Airtight house with two stoves. One on an inner wall. Looking at putting external air intake pipe down through the floor insulation. But what path do we take it from there.
Builder says cant run it through the foundation and up on the outside as it will take rain and debris. Reckons to bring it up through the 200mm cavity then out through the outer relief wall. 
I am not fond of messing around with the insulation and making a weak point like this.
How have other's treated this issue?


----------



## hastalavista (22 Aug 2011)

is this a retro or current build where still time to decide
are the chimneys built


----------



## Troy McClure (22 Aug 2011)

It's a new build that has started. Foundations have started


----------



## RKQ (23 Aug 2011)

A copy of your pdf plan would be handy.
Its your Certifiers call. Personally I don't see why this wasn't resolved at design stage. Passive house is not a new concept.

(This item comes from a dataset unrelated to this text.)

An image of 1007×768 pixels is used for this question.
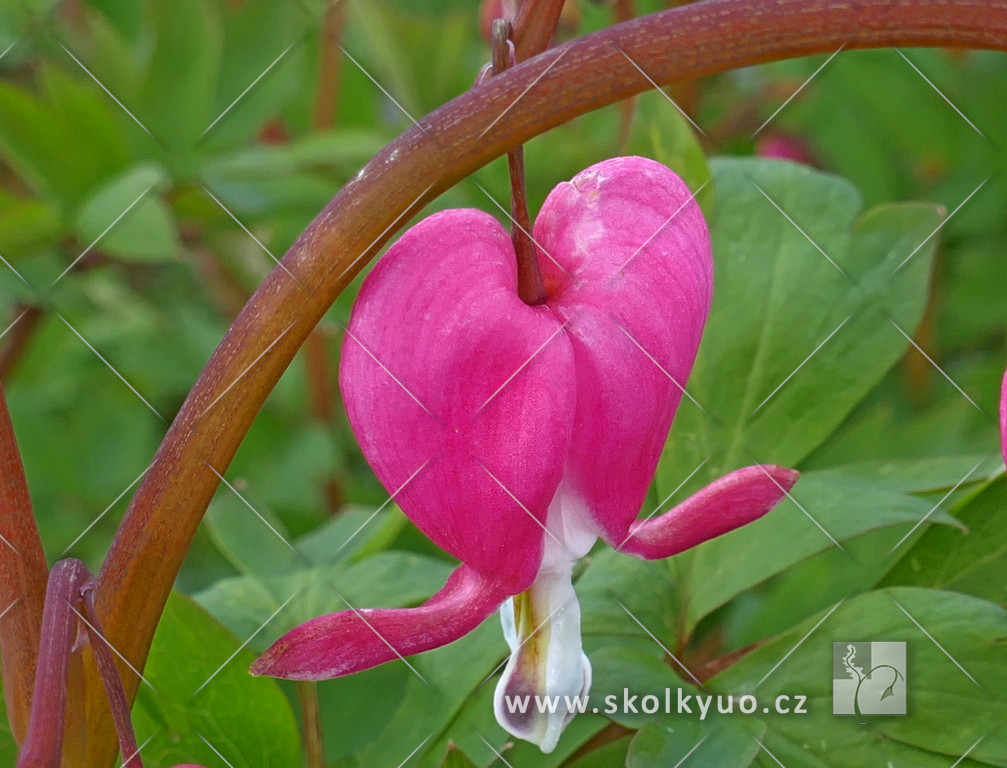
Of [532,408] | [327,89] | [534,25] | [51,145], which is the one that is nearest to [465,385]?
[532,408]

I don't believe in cutting out insulation. Ideally this pipe should be in the hardcore below the insulation or designed into the conc of a raft foundation (designed by an Engineer).


----------



## hastalavista (23 Aug 2011)

have u looked at using the chimney that incorporates the air intake.

re Builder says cant run it through the foundation and up on the outside as it will take rain and debris

Crap
what does he do with radon pipes from the sump?

He is just being lazy

In an ideal world the pipe should go down into the foundations and then Tee so as it goes to both sides of the house, this allows for pressure equalization in times of high winds


----------



## boots (13 Sep 2011)

We had the same issue, eventually put the pipe out through the ceiling and then through the wall.  We had space in the ceiling to allow for MVHR ducts. 
Hope this helps
Boots


----------



## Troy McClure (18 Sep 2011)

I called the company's that make the stoves for advice. 

We ended up running it straight down through foundation, then up into the cavity which is 200mm and out through the outer relief. This seems to be the advice we got for one. For the other it was on an outside wall so we ran it straight through the wall.


----------